> [Petunjuk Tugas]:
Salin tanpa perubahan bagian teks tentang aliran dana BI kepada anggota parlemen, dari "Terakhir, sejumlah LSM, seperti" sampai "stake holder eksternal.", termasuk kedua bagian itu.

> [Teks yang Dikaji]:
Terakhir, sejumlah LSM, seperti Brigade Pemburu Koruptor (BPK), Koalisi Anti Utang (KAU), dan Center for Local Government Reform (Celgor), mengungkap adanya dugaan aliran dana BI sebesar Rp2,6 miliar dan US$145.895 kepada anggota parlemen. Bentuknya bisa macam-macam; bantuan partisipasi, bantuan perjalanan, bantuan hubungan baik, bantuan pengobatan kesehatan, bantuan kehiatan, bantuan apresiasi dan representasi, bantuan pembahasan RUU, bantuan Badan Kelengkapan dan Komisi XI, atau bantuan stake holder eksternal.
Menggunakan dana BI konon bukan kali ini saja dilakukan anggota parlemen yang terhormat itu. Sebelumnya, juga ada skandal aliran dana BI jilid I. Saat itu, miliaran rupiah dana BI mengalir ke kantong-kantong anggota dewan untuk memuluskan proses UU BI pada periode 1999-2003. Belum lagi ceceran cek di kalangan anggota dewan dalam proses legislasi beberapa waktu lalu yang menghebohkan. Kasus korupsi di DPR memang rumit. Dia terasa, tapi sulit dibuktikan. Dia tercium, tapi secepat kilat bisa diendapkan. Berbagai kekebalan yang dimiliki anggota dewan, turut menenggelamkannya. (Silakan baca di sini!)

> [Informasi yang Ditampilkan]:
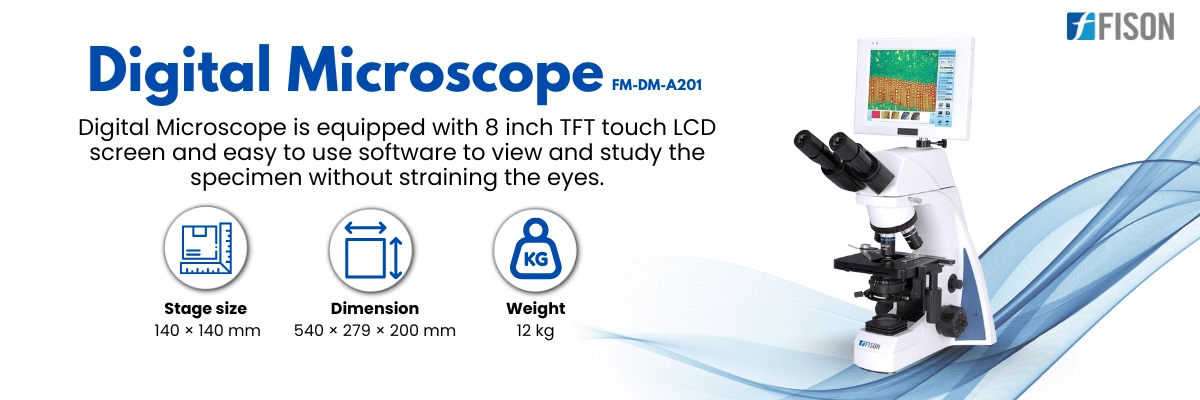 FISON

Digital Microscope FM-DM-A201

Digital Microscope is equipped with 8 inch TFT touch LCD screen and easy to use software to view and study the specimen without straining the eyes.

KG

Stage size
140 × 140 mm

Dimension
540 × 279 × 200 mm

Weight
12 kg

FISON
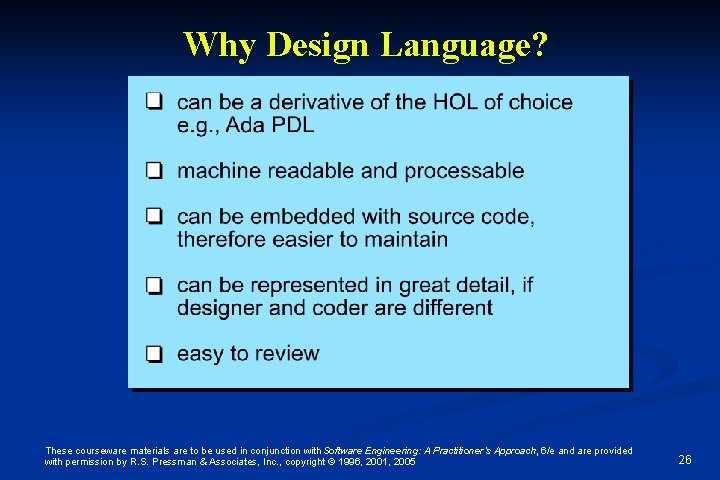 Why Design Language?

❑ can be a derivative of the HOL of choice e.g., Ada PDL

❑ machine readable and processable

❑ can be embedded with source code, therefore easier to maintain

❑ can be represented in great detail, if designer and coder are different

❑ easy to review

These courseware materials are to be used in conjunction with Software Engineering: A Practitioner's Approach, 6/e and are provided with permission by R.S. Pressman & Associates, Inc., copyright © 1996, 2001, 2005

26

> [Jawaban Latihan]:
Terakhir, sejumlah LSM, seperti Brigade Pemburu Koruptor (BPK), Koalisi Anti Utang (KAU), dan Center for Local Government Reform (Celgor), mengungkap adanya dugaan aliran dana BI sebesar Rp2,6 miliar dan US$145.895 kepada anggota parlemen. Bentuknya bisa macam-macam; bantuan partisipasi, bantuan perjalanan, bantuan hubungan baik, bantuan pengobatan kesehatan, bantuan kehiatan, bantuan apresiasi dan representasi, bantuan pembahasan RUU, bantuan Badan Kelengkapan dan Komisi XI, atau bantuan stake holder eksternal.